JFrog's New Bintray Platform, and the Technology Behind It
Last week, JFrog's online software binaries repository Bintray was made available to the public. What's Bintray? JFrog's announcement calls it "the first social platform for developers to publish, download, store, promote, and share software libraries (binaries) across a unified community." One way of looking at Bintray is that it's a "GitHub for binaries."
Bintray already has some major users. For example, Netflix is distributing its denominator executable JAR package through Bintray. Denominator "is a building block for portably controlling DNS mappings across cloud providers. denominator exposes features present on a subset of DNS providers, such as GEO or Latency mapping."
As you can see in the image, Bintray has a social aspect as well. In fact, its design illustrates how some of the communication techniques that have been made popular by social networking sites like Facebook can be put to good use by cloud-based platforms that serve the needs of developers. For example, the Netflix Open Source Projects page includes a feed that shows the organization's latest activity (repositories created, packages created, etc.).
And, as a registered user, you can join, watch, or message other users. So, for example, say you're interested in knowing when Netflix OSS adds a new binary to Bintray. All you have to do is watch them, and you'll be notified whenever that happens.
After I created my account, I saw a message "Try out the JCenter repository if you're here for Java packages!" There, I found that more than 44,000 Java packages are already on Bintray!
Under the Bintray hood
After looking at some of the HTML source for Bintray pages, I became curious about the site's underlying technology. So, I asked JFrog co-Founder and CTO Yoav Landman about this. I think Java developers will find his answer quite interesting:
Bintray is composed of a clustered web layer that serves all UI and REST interactions, and of an independent, multi-datacenter download service.

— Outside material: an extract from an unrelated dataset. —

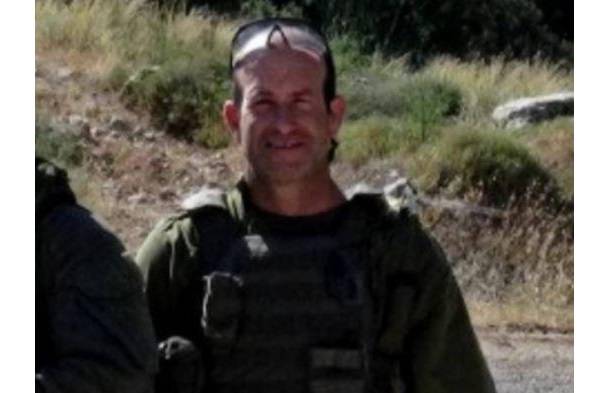 مقتل ضابط الاحتلال نوعام راز من كوماندوز اليمام الذي هاجم جنين صباح اليوم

The web layer is written using Grails and Jersey. It interacts with an ElasticSearch cluster for searches and with a MongoDB backend cluster for persistency. Grails' GORM is heavily used with some own customizations.
A thin download service utilizes Nginx, Grizzly and Jersey, talking to CouchDB clusters and to a distributed Object Store that is synced up to the CDN.

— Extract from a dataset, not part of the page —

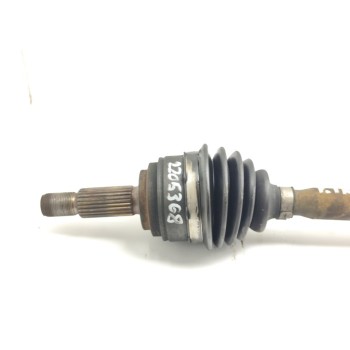 Recambio de transmision delantera derecha para ford transit courier limited referencia OEM IAM JT763B436AB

Redis with the lightweight Jedis java client library is used for job management, such as building repository indexes and stats aggregation.
Bintray is hosted on a multi-cloud environment, composed of both dedicated, physical servers and cloud instances.
That's a pretty Java-laden set of infrastructure! Not that this should surprise us, given JFrog's prominence in the Java community. Maybe the JFrog team will consider giving a presentation on how they put all this together at JavaOne this September. That would be a very interesting session, and the JavaOne Call for Papers is still open!